What this task involves — Can you resume the essay on dogs and what they have to teach us, writing on from its last sentence about golden retrievers?

Source document —

---*---

It was all over the papers
recently that a border collie named Rico recognized 200 human
words. That prompted owners of other breeds to write letters to the
editor in defense of their breeds.

One trainer said
motivation is critical. Another observed that border collies are
“acutely sensitive to motion.” I think they all got it wrong.

If you read closely, everybody was pointing out that
humans are the benchmark. Even the researcher who made Rico famous
concluded that the dog acquired words the way we do, through a
process he called fast mapping, implying, I suppose, that we should
think more of Rico and his canine buddies because they learn like
our children.

But dogs aren’t human, and what dogs
have to teach us is dogness, and, in the larger context, what
animalness is all about. It’s different, for one thing. Dogs
smell better than we do, they hear better than we do, they act on
their instincts a whole lot better than we do. They have no sense
of time, and they adapt cheerfully to their current lot in life
without angst.

Why not compare us to them? Find the one
or two humans who can sniff out a bowl of dry kibble and
voila! we have a human with some of the
important attributes of dog.

Like humans, when it comes
to this or that special characteristic, this or that breed of dog
has it over others. Golden retrievers, which were originally bred
to retrieve waterfowl, will bring you anything from a soggy
pinecone to your neighbor’s tennis ball.

---*---

Raw records —
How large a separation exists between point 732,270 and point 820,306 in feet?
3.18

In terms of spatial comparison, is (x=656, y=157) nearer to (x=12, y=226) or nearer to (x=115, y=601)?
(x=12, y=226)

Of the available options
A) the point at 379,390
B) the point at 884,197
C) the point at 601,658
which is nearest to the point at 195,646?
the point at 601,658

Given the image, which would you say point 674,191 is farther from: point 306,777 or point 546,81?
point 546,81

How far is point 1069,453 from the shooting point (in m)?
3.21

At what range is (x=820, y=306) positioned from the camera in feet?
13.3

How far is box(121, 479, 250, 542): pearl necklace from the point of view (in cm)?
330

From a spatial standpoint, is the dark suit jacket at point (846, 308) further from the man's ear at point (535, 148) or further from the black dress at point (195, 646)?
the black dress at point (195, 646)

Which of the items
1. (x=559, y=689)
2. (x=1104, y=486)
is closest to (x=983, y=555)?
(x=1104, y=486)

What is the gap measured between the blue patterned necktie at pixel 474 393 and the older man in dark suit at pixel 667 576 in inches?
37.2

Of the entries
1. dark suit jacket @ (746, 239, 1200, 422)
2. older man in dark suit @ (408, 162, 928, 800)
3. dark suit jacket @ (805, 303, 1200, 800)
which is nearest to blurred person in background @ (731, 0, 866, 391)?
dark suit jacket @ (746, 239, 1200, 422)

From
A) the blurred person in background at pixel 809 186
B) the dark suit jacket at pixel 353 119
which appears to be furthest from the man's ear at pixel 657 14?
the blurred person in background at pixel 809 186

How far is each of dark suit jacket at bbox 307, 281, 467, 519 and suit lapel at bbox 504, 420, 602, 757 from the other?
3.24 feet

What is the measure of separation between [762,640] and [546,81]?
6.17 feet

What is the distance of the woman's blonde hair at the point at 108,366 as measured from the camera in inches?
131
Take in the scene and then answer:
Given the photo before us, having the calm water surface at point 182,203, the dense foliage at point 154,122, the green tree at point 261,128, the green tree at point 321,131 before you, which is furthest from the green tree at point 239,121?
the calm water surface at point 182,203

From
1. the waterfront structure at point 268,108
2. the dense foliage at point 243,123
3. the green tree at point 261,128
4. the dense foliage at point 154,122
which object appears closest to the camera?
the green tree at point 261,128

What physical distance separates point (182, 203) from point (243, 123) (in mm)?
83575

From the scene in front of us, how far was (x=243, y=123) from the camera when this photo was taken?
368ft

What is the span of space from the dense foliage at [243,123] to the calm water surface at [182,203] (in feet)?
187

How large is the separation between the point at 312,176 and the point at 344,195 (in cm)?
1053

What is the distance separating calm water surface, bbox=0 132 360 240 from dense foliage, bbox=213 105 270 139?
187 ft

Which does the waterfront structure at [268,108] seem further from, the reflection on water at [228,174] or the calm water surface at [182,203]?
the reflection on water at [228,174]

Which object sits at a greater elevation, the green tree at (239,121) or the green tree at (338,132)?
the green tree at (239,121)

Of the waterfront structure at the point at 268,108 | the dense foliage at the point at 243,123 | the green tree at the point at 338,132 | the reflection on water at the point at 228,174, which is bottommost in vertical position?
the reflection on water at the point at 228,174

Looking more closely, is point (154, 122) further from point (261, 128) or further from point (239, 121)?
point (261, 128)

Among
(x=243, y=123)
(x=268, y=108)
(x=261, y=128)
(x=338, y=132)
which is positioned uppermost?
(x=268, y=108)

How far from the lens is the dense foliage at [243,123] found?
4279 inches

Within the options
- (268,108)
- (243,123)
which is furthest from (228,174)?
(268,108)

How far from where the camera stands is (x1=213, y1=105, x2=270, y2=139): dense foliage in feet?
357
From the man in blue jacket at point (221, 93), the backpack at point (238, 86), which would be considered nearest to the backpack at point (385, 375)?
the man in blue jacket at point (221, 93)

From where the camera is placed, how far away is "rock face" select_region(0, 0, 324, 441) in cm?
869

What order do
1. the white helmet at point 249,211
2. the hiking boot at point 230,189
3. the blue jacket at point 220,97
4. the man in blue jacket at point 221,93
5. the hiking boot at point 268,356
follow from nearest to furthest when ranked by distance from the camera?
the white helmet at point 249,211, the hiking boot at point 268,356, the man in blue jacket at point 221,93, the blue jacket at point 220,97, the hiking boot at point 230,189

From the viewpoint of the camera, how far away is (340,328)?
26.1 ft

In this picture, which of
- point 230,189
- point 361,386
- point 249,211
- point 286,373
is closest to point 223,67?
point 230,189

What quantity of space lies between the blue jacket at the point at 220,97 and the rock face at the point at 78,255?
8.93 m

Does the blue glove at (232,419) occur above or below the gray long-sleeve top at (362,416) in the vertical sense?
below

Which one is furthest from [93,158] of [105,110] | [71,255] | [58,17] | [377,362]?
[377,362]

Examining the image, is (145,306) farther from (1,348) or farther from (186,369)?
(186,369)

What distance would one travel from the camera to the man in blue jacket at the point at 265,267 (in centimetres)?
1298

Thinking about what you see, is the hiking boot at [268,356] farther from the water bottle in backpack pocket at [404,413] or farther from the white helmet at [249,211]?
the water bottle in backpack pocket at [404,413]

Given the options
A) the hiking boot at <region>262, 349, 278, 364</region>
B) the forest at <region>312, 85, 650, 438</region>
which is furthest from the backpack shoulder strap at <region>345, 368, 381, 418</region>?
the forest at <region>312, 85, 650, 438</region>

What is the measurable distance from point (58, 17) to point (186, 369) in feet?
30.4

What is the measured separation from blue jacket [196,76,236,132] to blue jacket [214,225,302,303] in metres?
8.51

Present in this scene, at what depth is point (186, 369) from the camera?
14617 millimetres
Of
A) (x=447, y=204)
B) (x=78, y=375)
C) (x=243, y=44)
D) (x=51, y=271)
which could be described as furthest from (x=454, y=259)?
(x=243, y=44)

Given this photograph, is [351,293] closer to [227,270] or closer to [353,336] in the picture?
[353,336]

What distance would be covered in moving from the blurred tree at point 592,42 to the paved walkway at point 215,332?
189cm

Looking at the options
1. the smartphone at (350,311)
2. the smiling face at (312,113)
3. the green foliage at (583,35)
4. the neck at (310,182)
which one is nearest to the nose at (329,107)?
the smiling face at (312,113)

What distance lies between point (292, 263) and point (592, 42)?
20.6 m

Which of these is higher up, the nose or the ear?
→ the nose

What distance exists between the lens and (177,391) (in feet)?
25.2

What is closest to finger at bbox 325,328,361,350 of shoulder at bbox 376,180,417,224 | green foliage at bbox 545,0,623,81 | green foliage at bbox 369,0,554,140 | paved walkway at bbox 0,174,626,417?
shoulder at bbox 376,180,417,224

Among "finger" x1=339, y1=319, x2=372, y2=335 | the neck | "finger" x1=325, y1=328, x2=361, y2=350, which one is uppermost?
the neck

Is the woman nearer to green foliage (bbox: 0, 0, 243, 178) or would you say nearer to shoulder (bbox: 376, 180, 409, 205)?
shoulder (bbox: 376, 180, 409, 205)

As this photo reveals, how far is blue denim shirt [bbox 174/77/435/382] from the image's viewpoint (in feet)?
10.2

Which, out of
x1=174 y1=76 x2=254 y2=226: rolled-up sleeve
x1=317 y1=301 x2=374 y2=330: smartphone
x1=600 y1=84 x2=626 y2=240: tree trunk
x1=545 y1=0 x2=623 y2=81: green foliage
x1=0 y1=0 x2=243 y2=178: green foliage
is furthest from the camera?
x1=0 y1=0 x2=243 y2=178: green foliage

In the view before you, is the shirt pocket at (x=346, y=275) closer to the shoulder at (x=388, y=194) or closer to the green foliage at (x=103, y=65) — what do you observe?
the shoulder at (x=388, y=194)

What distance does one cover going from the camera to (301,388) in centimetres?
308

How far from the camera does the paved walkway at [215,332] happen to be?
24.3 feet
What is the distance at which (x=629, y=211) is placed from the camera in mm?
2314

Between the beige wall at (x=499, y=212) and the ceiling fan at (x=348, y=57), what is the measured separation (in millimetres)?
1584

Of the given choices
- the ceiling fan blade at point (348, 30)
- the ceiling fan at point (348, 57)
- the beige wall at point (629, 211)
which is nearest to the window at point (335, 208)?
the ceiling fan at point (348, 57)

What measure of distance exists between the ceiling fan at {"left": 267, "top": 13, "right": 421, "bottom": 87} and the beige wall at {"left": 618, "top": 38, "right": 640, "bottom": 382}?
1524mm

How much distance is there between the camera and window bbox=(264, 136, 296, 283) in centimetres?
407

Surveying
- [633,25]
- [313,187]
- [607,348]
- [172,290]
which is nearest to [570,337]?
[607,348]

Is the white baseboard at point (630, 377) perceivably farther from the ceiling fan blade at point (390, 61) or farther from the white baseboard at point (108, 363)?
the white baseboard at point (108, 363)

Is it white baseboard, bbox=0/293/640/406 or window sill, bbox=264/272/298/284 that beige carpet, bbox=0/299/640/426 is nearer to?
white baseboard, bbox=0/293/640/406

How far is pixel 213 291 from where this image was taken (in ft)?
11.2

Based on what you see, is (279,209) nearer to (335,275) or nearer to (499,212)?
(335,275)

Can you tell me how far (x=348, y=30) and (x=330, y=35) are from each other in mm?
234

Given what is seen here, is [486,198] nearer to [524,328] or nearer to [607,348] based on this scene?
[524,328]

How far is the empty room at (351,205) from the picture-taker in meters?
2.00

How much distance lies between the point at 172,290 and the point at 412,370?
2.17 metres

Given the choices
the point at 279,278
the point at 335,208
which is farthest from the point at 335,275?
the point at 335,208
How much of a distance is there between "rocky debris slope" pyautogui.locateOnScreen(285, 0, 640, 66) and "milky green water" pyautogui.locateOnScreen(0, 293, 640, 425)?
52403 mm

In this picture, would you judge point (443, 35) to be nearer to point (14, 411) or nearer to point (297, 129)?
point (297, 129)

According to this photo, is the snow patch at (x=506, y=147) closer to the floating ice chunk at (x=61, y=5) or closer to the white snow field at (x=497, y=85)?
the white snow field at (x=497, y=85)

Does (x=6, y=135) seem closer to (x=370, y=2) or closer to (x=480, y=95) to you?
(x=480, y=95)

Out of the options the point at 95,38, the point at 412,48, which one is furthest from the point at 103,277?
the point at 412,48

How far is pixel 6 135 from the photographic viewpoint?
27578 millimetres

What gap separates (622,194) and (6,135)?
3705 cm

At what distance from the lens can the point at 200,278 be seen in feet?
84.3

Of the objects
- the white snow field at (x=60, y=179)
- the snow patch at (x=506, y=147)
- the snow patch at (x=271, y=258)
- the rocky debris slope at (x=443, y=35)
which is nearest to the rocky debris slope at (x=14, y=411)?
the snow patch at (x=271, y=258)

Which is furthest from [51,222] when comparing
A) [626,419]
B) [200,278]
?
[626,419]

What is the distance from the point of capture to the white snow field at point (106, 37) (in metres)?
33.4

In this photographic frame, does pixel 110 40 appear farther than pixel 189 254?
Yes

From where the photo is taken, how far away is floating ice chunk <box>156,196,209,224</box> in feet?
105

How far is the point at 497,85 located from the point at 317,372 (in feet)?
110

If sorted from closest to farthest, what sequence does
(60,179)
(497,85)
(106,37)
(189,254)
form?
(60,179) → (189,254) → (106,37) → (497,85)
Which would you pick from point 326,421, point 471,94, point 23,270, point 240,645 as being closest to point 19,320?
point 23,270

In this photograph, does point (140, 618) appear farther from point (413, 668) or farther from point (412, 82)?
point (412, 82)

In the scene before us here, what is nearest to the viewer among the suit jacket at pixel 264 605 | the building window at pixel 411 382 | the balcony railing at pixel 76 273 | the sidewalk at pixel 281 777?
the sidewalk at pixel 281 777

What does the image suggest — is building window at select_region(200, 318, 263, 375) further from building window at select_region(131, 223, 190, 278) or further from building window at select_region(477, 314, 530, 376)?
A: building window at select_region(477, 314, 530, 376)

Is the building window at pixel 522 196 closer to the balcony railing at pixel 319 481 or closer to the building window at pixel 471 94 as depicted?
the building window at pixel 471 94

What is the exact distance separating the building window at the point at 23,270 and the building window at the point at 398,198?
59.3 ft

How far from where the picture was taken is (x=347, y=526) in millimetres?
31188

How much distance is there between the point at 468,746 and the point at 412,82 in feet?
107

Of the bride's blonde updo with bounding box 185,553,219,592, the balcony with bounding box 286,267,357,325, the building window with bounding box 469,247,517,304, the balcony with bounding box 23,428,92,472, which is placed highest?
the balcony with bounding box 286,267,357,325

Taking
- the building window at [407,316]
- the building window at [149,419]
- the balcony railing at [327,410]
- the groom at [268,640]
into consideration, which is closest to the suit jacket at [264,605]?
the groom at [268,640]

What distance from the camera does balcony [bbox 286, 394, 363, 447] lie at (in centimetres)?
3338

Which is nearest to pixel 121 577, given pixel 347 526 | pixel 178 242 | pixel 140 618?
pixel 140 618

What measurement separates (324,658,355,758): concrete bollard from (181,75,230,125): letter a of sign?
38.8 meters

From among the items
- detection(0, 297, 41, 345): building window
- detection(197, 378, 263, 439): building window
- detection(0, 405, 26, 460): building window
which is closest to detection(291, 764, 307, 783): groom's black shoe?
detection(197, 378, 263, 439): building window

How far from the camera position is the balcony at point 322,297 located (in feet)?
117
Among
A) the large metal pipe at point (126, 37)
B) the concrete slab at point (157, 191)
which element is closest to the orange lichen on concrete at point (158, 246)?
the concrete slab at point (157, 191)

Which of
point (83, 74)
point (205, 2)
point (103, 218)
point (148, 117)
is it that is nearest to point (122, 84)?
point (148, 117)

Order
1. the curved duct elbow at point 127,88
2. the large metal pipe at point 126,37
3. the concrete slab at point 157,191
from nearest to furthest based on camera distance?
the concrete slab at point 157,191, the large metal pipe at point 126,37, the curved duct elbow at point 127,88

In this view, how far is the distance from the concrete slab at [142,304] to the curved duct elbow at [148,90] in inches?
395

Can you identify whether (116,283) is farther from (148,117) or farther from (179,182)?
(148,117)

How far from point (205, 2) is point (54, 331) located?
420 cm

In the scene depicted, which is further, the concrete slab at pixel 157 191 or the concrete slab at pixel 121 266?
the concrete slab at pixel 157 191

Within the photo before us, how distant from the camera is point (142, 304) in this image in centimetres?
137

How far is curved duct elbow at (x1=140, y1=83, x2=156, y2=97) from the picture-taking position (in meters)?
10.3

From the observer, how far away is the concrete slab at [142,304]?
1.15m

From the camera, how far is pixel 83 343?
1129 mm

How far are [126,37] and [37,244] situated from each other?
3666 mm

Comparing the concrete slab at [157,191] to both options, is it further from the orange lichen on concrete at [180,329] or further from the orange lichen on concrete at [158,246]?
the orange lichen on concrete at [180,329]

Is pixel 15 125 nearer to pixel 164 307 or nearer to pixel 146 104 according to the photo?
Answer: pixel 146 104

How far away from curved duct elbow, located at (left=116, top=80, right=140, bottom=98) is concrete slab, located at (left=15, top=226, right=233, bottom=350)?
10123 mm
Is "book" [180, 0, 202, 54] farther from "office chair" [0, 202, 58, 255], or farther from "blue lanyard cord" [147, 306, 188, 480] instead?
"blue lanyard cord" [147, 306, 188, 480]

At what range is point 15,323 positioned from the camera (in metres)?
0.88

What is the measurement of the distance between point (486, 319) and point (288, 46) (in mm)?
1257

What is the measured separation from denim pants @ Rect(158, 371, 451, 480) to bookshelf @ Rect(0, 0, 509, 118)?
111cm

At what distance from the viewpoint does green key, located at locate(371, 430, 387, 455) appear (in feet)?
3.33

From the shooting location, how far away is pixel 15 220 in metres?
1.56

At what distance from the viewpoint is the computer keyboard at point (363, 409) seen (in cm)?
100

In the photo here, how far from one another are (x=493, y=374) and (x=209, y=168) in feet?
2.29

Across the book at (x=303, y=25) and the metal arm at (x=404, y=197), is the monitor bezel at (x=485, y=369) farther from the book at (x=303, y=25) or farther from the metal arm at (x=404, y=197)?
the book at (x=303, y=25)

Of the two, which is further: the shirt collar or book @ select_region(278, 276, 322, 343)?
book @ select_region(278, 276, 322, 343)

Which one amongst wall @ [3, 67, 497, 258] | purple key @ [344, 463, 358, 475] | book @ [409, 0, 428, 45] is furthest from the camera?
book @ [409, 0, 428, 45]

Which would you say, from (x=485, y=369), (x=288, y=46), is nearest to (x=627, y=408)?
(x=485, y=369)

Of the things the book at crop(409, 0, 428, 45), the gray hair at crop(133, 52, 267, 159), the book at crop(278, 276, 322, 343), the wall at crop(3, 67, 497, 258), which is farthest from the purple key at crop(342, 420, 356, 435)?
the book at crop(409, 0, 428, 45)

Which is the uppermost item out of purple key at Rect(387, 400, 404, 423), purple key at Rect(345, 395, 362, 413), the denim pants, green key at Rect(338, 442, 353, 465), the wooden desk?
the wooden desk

---*---

Result for this exercise —
Border
collies will neatnick up any messy situation. My 13-year-old
old-timer knows that my 2-year-old granddaughter should not wander
too far from me. So the dog selects a certain distance that both of
them feel comfortable with, then shortens it when he decides the
child is traveling too far.

Another thing that’s
different about border collies — and here I am in danger of
joining the my-dog’s-better-than-your-dog crowd — is
that their instinct lies so close to the surface. A trainer once
advised me that border collies come out of the womb herding,
convinced their owners need training.

The trainer called
“sheepdog-trialing” a sport, and that’s the way I went at it.
Who cared what the dogs did moving sheep around on a huge open
range in Meeker, Colo., my job was to get them through an obstacle
course in an arena. The second or third time I tried it, it was six
o’clock on a cold fall evening, in a dark arena, the darkness
dotted here and with halos from pole-mounted spotlights.

I sent the dog after the sheep and immediately lost her in the
dark. I couldn’t see to help, but she didn’t need it.
She brought the stock back to me evenly out of the darkness, and I
struggled to remember what came next. Back up, give the dog space
to move the sheep through the first gate, give her a command to
slow down. She came to the conclusion about cutting her speed about
the same time I did, and we sailed through the first gate like a
tightly trimmed skiff under full sail.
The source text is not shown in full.